In this post, we will learn about a Deep Learning based object tracking algorithm called GOTURN. The original implementation of GOTURN is in Caffe, but it has been ported to the OpenCV Tracking API and we will use this API to demonstrate GOTURN in C++ and Python.
What is Object Tracking ?
The goal of object tracking is to keep track of an object in a video sequence. A tracking algorithm is initialized with a frame of a video sequence and a bounding box to indicate the location of the object we are interested in tracking. The tracking algorithm outputs a bounding box for all subsequent frames. For more details on object tracking, check out our post on the OpenCV Object Tracking API.
What is GOTURN?
GOTURN, short for Generic Object Tracking Using Regression Networks, is a Deep Learning based tracking algorithm. The video below explains GOTURN and shows a few results.
Most tracking algorithms are trained in an online manner. In other words, the tracking algorithm learns the appearance of the object it is tracking at runtime.
Therefore, many real-time trackers rely on online learning algorithms that are typically much faster than a Deep Learning based solution.
GOTURN changed the way we apply Deep Learning to the problem of tracking by learning the motion of an object in an offline manner. The GOTURN model is trained on thousands of video sequences and does not need to perform any learning at runtime.
How does GOTURN work?
GOTURN was introduced by David Held, Sebastian Thrun, Silvio Savarese in their paper titled “Learning to Track at 100 FPS with Deep Regression Networks”.

As shown in Figure 1, GOTURN is trained using a pair of cropped frames from thousands of videos.
In the first frame (also referred to as the previous frame), the location of the object is known, and the frame is cropped to two times the size of the bounding box around the object. The object in the first cropped frame is always centered.
The location of the object in the second frame (also referred to as the current frame) needs to be predicted. The bounding box used to crop the first frame is also used to crop the second frame. Because the object might have moved, the object is not centered in the second frame.
A Convolutional Neural Network (CNN) is trained to predict the location of the bounding box in the second frame.
If you are an absolute beginner, think of the CNN as a black box with many knobs that can be set to different values. When the settings on the knobs are right, the CNN produces the right bounding box. Initially, the settings of the knobs are random. At the time of training, we show the neural network pairs of frames for which we known the location of the object (i.e. bounding boxes). If the CNN makes a mistake, the knobs are changed in a principled way using an algorithm called back propagation so that it gradaully stops making as many mistakes. When changing the knob settings stops improving the results anymore, we say the model is trained.
GOTURN Architecture
In the previous section, we just showed the CNN as a black box. Now, let’s see what is inside the box.
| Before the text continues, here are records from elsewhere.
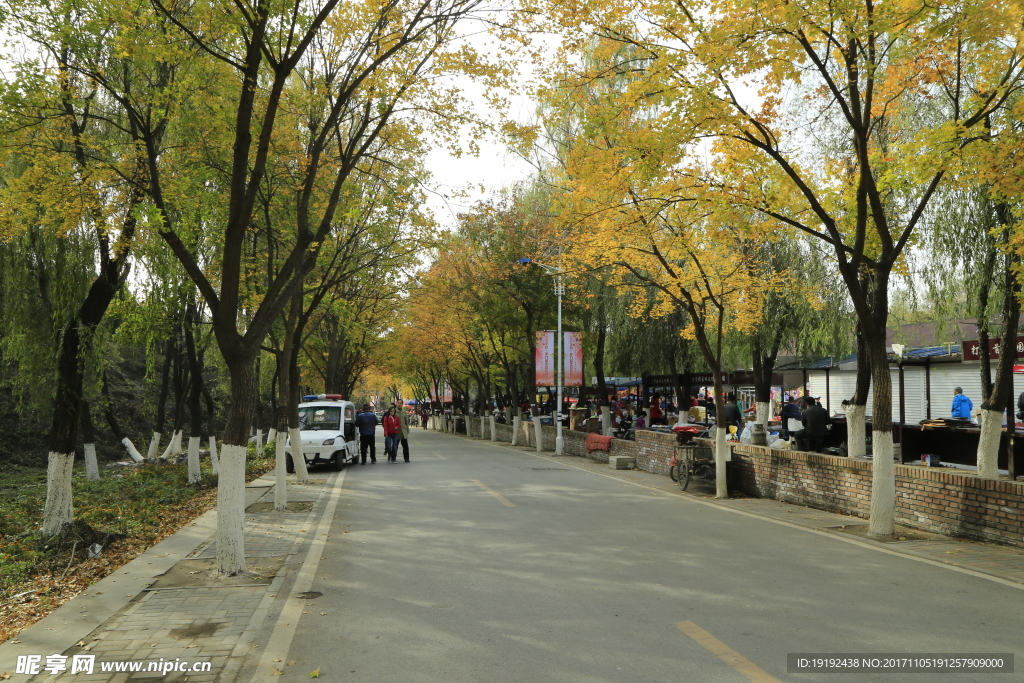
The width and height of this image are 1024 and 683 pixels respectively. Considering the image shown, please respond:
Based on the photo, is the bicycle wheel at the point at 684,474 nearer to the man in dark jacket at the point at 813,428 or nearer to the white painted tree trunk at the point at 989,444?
the man in dark jacket at the point at 813,428

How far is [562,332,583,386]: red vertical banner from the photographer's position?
1176 inches

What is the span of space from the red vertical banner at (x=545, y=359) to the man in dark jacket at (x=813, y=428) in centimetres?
1516

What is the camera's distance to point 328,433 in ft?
74.5

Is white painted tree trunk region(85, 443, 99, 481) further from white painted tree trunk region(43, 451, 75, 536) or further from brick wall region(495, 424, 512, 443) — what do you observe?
brick wall region(495, 424, 512, 443)

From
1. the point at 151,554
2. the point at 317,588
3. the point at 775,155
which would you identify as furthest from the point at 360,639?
the point at 775,155

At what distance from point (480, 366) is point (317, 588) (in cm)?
3618

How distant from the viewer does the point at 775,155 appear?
36.6 ft

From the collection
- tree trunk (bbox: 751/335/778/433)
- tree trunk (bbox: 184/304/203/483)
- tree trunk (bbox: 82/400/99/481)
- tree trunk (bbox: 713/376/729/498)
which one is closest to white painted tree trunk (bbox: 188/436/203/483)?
tree trunk (bbox: 184/304/203/483)

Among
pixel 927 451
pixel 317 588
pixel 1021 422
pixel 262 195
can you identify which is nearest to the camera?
pixel 317 588

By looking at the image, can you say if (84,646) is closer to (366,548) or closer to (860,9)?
(366,548)

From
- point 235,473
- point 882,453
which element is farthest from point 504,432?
point 235,473

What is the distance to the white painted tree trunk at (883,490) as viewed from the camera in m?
10.4

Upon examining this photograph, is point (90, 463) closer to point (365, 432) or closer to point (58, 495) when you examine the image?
point (365, 432)

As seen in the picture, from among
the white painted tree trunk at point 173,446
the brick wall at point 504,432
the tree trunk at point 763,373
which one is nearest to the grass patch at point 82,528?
the white painted tree trunk at point 173,446
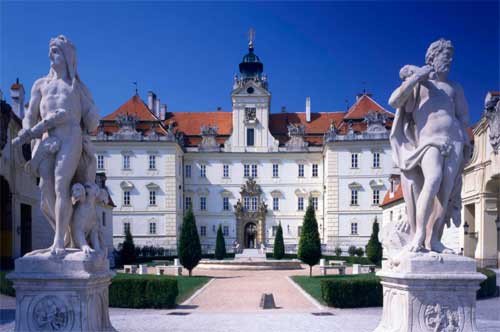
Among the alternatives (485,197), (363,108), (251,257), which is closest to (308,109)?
(363,108)

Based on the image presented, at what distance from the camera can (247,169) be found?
48344 mm

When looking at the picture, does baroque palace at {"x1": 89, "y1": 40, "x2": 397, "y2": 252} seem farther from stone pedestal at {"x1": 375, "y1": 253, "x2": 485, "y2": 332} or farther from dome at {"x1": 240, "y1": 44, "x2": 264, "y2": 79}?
stone pedestal at {"x1": 375, "y1": 253, "x2": 485, "y2": 332}

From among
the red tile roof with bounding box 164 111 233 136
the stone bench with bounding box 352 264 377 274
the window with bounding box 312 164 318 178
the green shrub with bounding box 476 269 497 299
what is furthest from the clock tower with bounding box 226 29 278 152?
the green shrub with bounding box 476 269 497 299

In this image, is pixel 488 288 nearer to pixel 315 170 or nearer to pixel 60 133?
pixel 60 133

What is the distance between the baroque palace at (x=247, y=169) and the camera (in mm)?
45031

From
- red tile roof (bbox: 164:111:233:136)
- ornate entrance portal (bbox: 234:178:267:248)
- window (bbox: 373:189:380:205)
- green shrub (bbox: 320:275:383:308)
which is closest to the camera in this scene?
green shrub (bbox: 320:275:383:308)

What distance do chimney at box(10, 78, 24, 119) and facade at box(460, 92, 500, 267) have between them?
22443mm

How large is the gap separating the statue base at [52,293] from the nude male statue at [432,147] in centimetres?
381

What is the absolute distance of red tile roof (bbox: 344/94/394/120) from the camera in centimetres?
4684

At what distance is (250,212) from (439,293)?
42776mm

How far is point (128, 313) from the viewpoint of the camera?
11711 mm

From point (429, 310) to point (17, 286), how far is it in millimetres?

Figure 2 shows the architecture of GOTURN. As mentioned before, it takes two cropped frame as input. Notice, the previous frame, shown at the bottom, is centered and our goal is the find the bounding box for the currrent frame shown on the top.
Both frames pass through a bank of convolutional layers. The layers are simply the first five convolutional layers of the CaffeNet architecture. The outputs of these convolutional layers (i.e. the pool5 features) are concatenated into a single vector of length 4096. This vector is input to 3 fully connected layers. The last fully connected layer is finally connected to the output layer containing 4 nodes representing the top and bottom points of the bounding box.
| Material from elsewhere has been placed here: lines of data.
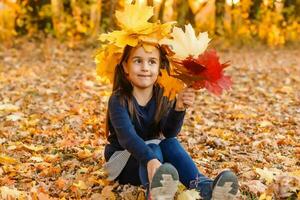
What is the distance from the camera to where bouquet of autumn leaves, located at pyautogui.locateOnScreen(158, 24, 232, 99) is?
3301 millimetres

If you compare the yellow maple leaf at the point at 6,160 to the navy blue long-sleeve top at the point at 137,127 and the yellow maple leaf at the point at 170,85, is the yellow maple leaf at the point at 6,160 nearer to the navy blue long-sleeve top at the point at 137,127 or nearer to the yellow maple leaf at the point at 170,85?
the navy blue long-sleeve top at the point at 137,127

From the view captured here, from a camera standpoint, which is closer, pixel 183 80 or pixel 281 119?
pixel 183 80

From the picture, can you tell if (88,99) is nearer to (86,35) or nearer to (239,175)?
(239,175)

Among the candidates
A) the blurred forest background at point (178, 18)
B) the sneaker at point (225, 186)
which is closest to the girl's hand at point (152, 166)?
the sneaker at point (225, 186)

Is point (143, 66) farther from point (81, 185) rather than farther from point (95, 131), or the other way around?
point (95, 131)

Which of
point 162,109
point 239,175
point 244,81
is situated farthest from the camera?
point 244,81

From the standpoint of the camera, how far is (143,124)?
12.2ft

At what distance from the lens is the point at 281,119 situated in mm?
6348

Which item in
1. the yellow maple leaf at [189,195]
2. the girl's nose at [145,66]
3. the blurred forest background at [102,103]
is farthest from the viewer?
the blurred forest background at [102,103]

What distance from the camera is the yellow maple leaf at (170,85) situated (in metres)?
3.62

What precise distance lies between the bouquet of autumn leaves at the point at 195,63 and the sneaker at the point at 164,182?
1.83 ft

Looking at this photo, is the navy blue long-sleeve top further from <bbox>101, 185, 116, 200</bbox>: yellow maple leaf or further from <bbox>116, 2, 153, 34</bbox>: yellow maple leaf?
<bbox>116, 2, 153, 34</bbox>: yellow maple leaf

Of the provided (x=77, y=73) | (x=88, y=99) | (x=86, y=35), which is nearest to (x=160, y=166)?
(x=88, y=99)

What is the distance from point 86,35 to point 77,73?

Whenever you see a bank of convolutional layers and are confused what it means, think of them as filters that change the original image such that important information for solving the problem at hand is retained and unimportant information in the image is thrown away.
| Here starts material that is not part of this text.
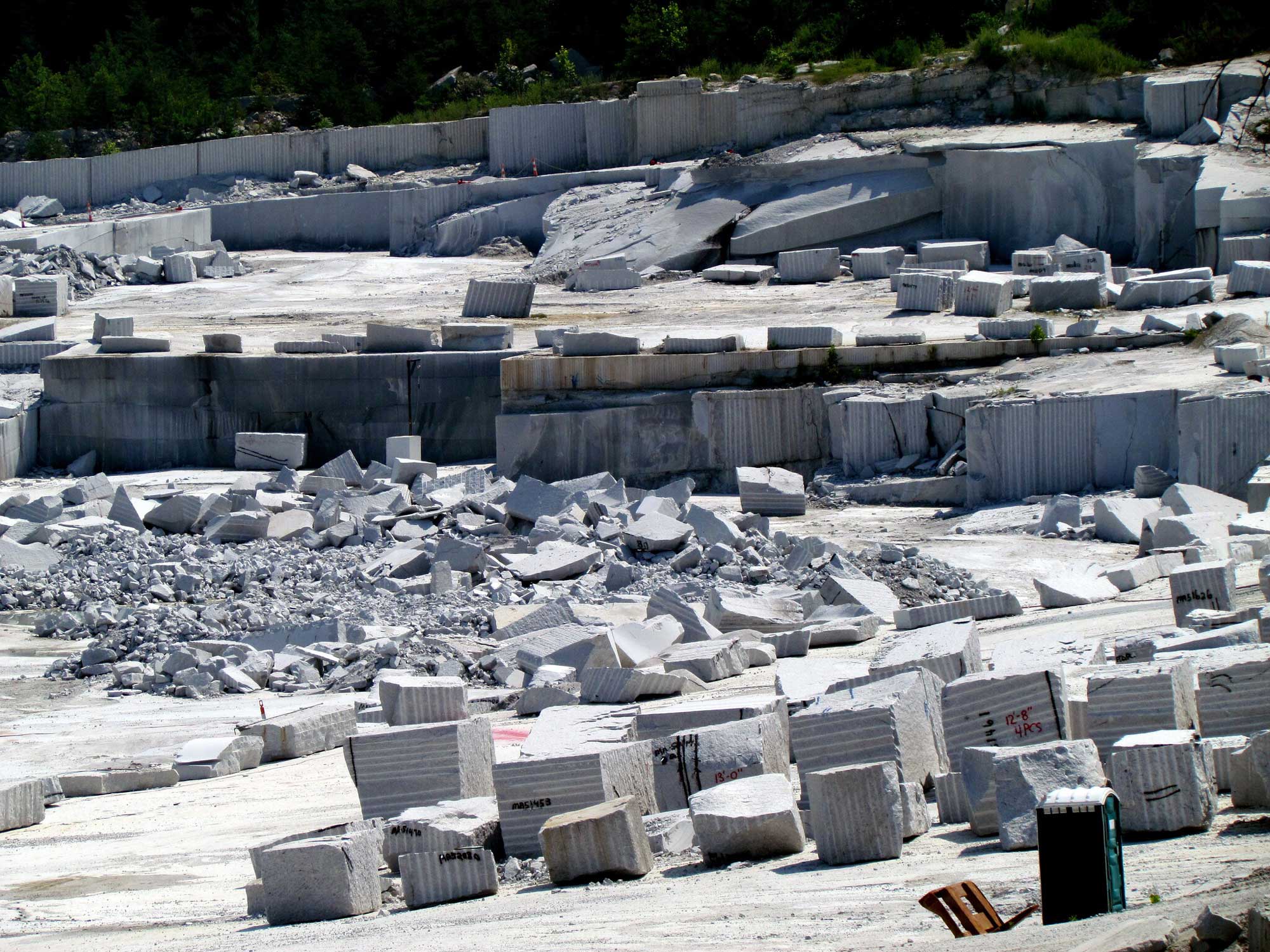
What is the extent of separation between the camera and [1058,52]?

The multi-dimensional image (tensor) obtained at the end of the convolutional filters is converted to a long vector of numbers by simply unrolling the tensor. This vector serves as input to a few fully connected layers and finally the output layer. The fully connected layers can be thought as the learning algorithm that is using the useful information extracted from the images by the convolutional layer to solve the classification or regression problem at hand.
How to use GOTURN in OpenCV
The authors have released a caffe model for GOTURN. You can try it using Caffe, but in this tutorial, we will use OpenCV’s tracking API. Here are the steps you need to follow.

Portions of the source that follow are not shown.